* [WHAT THE TASK REQUIRES]: Arrange the stretch of the records below, from the line containing "How far from" through the end of the records, as a numbered list, omitting blank lines.

= = = = = = =

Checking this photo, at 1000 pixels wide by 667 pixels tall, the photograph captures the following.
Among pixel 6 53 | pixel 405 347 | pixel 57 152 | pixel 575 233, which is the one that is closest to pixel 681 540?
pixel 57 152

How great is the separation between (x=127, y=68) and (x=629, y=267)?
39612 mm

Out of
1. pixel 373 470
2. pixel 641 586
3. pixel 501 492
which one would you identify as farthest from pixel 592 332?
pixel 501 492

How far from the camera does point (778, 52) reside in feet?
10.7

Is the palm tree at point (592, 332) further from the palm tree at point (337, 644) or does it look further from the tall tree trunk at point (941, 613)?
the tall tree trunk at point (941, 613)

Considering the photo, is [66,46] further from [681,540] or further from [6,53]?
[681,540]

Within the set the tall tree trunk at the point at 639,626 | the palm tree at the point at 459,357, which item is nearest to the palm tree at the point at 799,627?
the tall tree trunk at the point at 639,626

= = = = = = =

* [THE ANSWER]:
1. How far from the camera does point (778, 52) reside in feet?
2. 10.7
3. Is the palm tree at point (592, 332) further from the palm tree at point (337, 644) or does it look further from the tall tree trunk at point (941, 613)?
4. the tall tree trunk at point (941, 613)
5. Considering the photo, is [66,46] further from [681,540] or further from [6,53]?
6. [681,540]
7. Within the set the tall tree trunk at the point at 639,626 | the palm tree at the point at 459,357, which item is nearest to the palm tree at the point at 799,627?
8. the tall tree trunk at the point at 639,626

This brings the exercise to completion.